Alternatively, you can use utils.install_nf_if_not_installed function:

from py_nf.utils import install_nf_if_not_installed
# nf_executable -> absolute path to Nextflow executable
nf_executable = install_nf_if_not_installed()

Py_nf library

To install py_nf itself do the following:

python3 setup.py bdist_wheel
pip3 install dist/py_nf-0.1.0-py3-none-any.whl

Usage

Basic usage scenario looks like this:

# import py_nf library:
from py_nf.py_nf import Nextflow

# initiate nextflow handler
# here you can define parameters such as executor, amount of memory per job
# and so on, see Nextflow class parameters section for details
nf = Nextflow(executor="local", project_name="project", cpus=4)

# then generate a joblist
# this must be a list (or other iterable such as tuple or even a generator) of strings
# where each string is a command
joblist = ["script.py in/1.txt out/1.txt",
           "script.py in/2.txt out/2.txt"
           "script.py in/3.txt out/3.txt"
           "script.py in/4.txt out/4.txt"
           "script.py in/5.txt out/5.txt"]

# then execute this joblist using Nextflow
status = nf.execute(joblist)

# look at return status, there are 2 cases: either 0 or something else
if status == 0:
    # 0 means that Nextflow pipeline was executed without errors
    # enjoy your results
    pass
else:
    # sadly, the pipeline failed
    # py_nf doesn't terminate the program in this case to let user
    # to do some cleanup, for example
    # please read nextflow output messages and logs to figure out
    # what exactly happened
    # do_some_cleanup()
    exit(1)

Important:

please use absolute pathways in your commands!

You can use utils.paths_to_abspaths_in_joblist function:

from py_nf.utils import paths_to_abspaths_in_joblist

joblist = ["script.py in/1.txt out/1.txt -p",
           "script.py in/2.txt out/2.txt -p"
           "script.py in/3.txt out/3.txt -p"
           "script.py in/4.txt out/4.txt -p"
           "script.py in/5.txt out/5.txt -p"]

abs_path_joblist = paths_to_abspaths_in_joblist(joblist)

This function will search for file or directory paths in your batch and then replace them with absolute paths.

For example, this command:

script.py in/1.txt out/1.txt -p

Will be replaced with something like this:

/home/user/proj/script.py /home/user/proj/in/1.txt /home/user/proj/out/1.txt -p

Read more about nextflow executors

Nextflow supports a wide range of cluster schedulers, please read about them and acceptable parameters here.

Nextflow class parameters

You can initiate Nextflow() class with the parameters listed here. Most of these options reproduce Nextflow process parameters, you can read about them in the documentation.

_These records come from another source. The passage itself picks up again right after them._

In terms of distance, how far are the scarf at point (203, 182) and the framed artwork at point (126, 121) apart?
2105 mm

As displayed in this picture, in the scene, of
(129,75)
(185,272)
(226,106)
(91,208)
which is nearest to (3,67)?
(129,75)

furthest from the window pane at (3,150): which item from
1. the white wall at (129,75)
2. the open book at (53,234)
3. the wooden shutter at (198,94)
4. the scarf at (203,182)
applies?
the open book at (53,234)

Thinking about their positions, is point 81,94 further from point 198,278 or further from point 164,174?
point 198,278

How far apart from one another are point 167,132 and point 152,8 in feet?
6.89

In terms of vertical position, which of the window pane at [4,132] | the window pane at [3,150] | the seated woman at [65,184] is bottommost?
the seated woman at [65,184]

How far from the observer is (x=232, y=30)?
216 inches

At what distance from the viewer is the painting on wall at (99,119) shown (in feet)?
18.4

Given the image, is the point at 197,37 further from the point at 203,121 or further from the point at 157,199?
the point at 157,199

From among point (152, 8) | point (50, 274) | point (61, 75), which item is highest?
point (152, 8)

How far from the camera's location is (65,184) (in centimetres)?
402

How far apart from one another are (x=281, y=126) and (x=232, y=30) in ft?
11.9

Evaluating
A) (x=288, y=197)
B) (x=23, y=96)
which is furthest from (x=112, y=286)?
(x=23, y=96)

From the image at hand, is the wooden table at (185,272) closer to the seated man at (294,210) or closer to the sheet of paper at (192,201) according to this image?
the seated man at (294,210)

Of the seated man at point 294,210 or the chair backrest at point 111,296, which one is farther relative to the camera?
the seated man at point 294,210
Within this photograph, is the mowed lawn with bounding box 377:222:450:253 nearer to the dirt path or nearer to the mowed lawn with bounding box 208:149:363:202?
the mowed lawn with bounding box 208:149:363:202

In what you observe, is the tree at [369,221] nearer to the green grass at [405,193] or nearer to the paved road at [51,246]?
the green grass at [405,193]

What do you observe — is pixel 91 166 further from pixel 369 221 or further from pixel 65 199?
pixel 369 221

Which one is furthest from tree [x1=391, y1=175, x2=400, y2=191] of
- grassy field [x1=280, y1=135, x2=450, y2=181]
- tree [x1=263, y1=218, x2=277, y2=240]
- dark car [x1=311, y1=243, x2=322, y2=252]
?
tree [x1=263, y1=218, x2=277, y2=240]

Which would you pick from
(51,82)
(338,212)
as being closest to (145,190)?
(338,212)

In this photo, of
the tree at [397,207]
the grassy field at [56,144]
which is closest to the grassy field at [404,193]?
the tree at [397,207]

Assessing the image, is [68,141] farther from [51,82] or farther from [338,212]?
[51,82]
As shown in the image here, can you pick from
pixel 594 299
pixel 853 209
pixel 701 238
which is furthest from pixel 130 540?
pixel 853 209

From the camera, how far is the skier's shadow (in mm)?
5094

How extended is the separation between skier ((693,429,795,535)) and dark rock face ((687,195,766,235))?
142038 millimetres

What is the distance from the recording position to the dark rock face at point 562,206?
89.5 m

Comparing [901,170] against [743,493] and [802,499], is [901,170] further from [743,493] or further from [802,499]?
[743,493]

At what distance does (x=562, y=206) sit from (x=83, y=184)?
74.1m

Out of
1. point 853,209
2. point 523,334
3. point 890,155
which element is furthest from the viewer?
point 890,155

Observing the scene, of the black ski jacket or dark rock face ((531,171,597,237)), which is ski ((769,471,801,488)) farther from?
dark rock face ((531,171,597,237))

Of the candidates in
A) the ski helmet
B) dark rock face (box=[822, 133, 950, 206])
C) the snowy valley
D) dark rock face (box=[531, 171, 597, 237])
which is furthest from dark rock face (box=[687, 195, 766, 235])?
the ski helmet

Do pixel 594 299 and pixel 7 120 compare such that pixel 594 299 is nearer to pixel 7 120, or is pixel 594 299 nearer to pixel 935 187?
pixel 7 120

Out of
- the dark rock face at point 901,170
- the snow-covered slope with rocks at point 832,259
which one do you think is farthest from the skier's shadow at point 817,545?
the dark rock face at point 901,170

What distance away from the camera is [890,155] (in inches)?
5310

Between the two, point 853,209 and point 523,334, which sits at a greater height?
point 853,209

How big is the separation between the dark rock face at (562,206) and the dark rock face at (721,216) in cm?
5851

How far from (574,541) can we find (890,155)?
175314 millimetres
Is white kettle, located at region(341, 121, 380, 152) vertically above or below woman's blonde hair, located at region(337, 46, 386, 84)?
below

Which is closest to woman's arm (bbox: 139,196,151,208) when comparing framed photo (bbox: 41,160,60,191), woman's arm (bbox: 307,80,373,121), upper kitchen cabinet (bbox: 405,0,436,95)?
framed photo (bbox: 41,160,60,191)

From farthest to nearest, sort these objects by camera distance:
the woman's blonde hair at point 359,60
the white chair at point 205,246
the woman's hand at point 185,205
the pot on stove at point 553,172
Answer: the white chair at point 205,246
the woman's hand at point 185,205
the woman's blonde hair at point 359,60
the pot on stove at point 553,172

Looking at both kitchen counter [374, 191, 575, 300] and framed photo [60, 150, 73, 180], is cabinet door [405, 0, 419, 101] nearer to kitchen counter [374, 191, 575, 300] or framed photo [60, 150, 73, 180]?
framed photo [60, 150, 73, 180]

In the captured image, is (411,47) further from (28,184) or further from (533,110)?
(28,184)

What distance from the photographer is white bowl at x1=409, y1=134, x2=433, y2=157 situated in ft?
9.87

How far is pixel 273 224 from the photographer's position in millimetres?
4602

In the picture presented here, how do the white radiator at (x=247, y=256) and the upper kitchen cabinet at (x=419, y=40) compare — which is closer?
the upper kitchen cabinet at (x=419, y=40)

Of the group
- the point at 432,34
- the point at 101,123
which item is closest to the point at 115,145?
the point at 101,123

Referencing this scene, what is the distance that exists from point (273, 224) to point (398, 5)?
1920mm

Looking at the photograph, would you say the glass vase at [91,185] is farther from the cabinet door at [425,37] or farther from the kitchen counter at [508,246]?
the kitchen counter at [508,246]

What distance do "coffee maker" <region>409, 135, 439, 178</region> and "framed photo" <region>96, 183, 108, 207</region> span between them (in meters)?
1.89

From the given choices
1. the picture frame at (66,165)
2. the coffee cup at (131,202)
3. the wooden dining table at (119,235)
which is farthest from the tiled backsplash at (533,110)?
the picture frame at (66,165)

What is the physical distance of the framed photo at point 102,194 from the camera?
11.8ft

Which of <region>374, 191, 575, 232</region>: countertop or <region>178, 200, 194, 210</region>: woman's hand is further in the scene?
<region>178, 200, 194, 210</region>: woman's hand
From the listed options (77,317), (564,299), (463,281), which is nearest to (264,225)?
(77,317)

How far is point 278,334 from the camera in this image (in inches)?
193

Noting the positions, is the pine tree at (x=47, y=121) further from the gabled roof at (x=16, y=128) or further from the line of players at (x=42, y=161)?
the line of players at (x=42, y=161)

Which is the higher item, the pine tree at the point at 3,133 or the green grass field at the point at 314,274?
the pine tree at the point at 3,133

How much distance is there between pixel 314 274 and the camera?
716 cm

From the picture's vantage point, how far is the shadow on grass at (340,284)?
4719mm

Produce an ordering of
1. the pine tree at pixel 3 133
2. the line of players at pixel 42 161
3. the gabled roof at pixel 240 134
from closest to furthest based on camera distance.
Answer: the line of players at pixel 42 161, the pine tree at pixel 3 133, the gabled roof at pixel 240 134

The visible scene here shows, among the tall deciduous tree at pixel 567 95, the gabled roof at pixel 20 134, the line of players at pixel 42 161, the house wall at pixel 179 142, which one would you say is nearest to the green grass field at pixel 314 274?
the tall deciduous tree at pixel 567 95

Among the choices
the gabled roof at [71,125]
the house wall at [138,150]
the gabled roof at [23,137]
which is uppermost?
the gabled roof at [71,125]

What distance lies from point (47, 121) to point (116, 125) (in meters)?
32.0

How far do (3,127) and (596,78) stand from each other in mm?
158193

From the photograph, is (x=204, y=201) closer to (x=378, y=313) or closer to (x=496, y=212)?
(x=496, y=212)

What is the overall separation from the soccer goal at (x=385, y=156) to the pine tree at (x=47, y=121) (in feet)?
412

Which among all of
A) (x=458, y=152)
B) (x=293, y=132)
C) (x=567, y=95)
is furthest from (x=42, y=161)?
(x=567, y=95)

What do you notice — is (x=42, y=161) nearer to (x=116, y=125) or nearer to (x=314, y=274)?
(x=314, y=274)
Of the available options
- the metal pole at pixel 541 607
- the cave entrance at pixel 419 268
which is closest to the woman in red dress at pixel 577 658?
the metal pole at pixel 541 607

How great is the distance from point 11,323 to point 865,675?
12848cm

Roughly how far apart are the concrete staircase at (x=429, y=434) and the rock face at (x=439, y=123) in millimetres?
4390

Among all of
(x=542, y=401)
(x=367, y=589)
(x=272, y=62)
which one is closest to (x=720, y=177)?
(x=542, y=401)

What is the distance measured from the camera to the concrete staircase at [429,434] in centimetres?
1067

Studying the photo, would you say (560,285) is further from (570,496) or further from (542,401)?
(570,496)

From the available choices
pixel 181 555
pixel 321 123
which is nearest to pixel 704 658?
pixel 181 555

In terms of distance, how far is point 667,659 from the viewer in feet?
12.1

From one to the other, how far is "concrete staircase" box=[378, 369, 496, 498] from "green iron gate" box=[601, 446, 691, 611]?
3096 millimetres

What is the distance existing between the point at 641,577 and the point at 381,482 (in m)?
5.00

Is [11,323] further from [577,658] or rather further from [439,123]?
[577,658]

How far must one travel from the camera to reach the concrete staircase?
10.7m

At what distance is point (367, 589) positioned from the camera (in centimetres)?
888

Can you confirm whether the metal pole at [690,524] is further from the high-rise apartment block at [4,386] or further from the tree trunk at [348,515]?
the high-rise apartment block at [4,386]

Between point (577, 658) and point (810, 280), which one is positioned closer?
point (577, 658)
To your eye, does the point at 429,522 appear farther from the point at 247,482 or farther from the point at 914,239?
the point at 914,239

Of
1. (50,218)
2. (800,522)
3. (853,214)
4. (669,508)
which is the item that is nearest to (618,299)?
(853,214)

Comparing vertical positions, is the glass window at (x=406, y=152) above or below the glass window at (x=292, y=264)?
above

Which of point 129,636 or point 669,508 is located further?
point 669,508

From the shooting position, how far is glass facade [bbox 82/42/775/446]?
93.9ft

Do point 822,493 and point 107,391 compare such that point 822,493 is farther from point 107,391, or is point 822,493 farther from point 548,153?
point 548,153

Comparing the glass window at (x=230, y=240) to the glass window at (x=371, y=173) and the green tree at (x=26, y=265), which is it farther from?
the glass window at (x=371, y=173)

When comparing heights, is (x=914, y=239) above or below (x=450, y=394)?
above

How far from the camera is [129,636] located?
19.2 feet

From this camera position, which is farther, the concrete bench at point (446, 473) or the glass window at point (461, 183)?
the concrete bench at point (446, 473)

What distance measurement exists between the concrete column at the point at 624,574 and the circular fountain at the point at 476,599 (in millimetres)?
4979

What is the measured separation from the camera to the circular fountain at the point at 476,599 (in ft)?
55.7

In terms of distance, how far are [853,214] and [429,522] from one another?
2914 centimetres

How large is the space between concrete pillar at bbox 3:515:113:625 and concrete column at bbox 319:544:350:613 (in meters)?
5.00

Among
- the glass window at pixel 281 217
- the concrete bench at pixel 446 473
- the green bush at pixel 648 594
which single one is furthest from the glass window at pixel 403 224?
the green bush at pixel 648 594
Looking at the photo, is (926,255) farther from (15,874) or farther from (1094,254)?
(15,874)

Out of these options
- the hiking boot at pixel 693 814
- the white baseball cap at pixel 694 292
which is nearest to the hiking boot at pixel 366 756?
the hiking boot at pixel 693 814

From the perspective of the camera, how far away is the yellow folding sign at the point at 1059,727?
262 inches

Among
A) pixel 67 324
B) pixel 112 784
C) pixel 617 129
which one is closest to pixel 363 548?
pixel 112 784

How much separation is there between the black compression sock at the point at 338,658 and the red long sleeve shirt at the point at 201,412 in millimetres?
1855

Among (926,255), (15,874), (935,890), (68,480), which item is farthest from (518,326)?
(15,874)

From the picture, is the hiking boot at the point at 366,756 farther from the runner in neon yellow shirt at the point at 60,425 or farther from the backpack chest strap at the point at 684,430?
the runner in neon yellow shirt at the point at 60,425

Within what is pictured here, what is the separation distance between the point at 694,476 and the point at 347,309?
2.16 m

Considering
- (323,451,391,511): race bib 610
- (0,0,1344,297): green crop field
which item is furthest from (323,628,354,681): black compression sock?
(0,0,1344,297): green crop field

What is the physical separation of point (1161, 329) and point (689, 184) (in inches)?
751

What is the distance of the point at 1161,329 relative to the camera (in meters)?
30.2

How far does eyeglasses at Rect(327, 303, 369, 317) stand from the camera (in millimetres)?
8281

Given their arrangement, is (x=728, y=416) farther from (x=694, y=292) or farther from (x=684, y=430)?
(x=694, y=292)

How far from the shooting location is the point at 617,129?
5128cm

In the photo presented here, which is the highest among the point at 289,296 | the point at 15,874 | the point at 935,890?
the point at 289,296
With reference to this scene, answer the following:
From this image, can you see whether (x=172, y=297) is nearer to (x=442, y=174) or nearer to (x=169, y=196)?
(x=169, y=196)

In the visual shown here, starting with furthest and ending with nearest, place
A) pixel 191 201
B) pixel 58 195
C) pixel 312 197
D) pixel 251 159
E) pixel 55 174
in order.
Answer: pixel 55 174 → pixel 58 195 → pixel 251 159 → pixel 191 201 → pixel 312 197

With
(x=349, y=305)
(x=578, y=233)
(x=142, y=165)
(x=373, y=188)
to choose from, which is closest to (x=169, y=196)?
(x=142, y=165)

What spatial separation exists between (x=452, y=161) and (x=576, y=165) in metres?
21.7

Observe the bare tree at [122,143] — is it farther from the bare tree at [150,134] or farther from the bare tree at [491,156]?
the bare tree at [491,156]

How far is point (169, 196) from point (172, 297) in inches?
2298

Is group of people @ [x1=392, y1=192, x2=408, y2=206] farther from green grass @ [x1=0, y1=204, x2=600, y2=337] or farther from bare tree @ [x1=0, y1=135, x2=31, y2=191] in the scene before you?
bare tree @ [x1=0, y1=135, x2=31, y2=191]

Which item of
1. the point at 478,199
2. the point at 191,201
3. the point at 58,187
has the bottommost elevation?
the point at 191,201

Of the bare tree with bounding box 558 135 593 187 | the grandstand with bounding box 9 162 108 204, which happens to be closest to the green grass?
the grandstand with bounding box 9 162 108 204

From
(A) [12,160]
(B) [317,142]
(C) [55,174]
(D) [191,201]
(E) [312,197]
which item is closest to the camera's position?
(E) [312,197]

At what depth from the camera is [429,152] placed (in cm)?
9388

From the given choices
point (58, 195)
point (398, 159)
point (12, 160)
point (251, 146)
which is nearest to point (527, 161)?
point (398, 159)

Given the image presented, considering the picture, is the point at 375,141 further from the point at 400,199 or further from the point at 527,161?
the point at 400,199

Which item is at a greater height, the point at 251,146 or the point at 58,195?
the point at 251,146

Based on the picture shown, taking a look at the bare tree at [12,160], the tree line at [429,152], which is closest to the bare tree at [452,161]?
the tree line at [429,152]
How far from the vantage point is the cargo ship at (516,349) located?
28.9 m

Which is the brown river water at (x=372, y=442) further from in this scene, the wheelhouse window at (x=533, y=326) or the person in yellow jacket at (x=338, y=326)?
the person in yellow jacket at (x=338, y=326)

  1. nextflow_executable, "nextflow" is default. Define the path to nextflow executable you like to use: nf = Nextflow(nextflow_executable="/home/user/nf_v20/nextflow"). Make sure you have the nextflow executable in a directory accesable
  2. executor, "local" is default. Please read more about Nextflow executor in the corresponding section. To use "slurm" executor do the following: nf = Nextflow(executor="slurm")
  3. error_strategy, "retry" is default. You can define errorStrategy nextflow parameter. Please look for available errorStrategy options here. Usage example: nf = Nextflow(error_strategy="ignore")
  4. max_retries, default 3. Controls Nextflow maxRetries parameter. nf = Nextflow(max_retries=5).
  5. queue, default "batch". Controls Nextflow process queue parameter. To set "long" queue do: nf = Nextflow(queue="long"). A list of available queues depends on your scheduler.
  6. memory, default "10G". Amount of memory each process is allowed to use. Please find here how to format the memory amount. To set "memory" parameter to 100Gb do the following: nf = Nextflow(memory="100G").
  7. time, default "1h". This parameter controls how long a process is allowed to run. Please read formatting rules here. To set the time limit to 1 day: nf = Nextflow(time="1d").
  8. cpus, default 1. Controls the number of CPUs required by each job. A usage example: nf = Nextflow(cpus=8).
  9. queue_size, default 100. Controls nextflow process "queue_size" parameter. The number of tasks the executor will handle in a parallel manner.
  10. remove_logs, default False. If set to True and Nextflow executes jobs successfully, all intermediate and log files will be removed. This might be important because Nextflow produces a whole bunch of files which might be not welcome at some file systems. To set this parameter do the following: nf = Nextflow(remove_logs=True).
  11. force_remove_logs, default False. The only difference with "remove_logs" parameter is that Nextflow logs and intermediate files will be removed in any case. nf = Nextflow(force_remove_logs=True).
  12. wd, cwd is default (directory you call the script from). This is the directory where the library creates the project directory. Then the library saves nextflow script, configuration and all intermediate files to the created project directory. Usage example: nf = Nextflow(wd="/tmp/project/"). Might be useful if the filesystem where you run your pipeline doesn't support file locks and you have to run the nextflow pipeline outside the filesystem. Please see Troubleshooting section case 1 for details.
  13. project_name, default: "nextflow_project_at_{timestamp}". Basically a project directory name where the library keeps all nextflow-related data and files. nf = Nextflow(project_name="test_project"). If not set, the library will automatically generate the project name using timestamp.
  14. no_nf_check, default False. Normally the library checks whether there is an accessible nextflow executable and raises an error if that's not the case. If you set it to True: nf = Nextflow(no_nf_check=True) then library will not check for that on the stage of Nextflow class initiation.
  15. switch_to_local, default False. Normally the library checks, whether the executor which the user set is accessible. For instance, if user set the "executor" parameter to "slurm", but there is not "sbatch" executable accessible, then program raises an error. However, if you set switch_to_local parameter: nf = Nextflow(switch_to_local=True), the library will just replace "slurm" executor to "local".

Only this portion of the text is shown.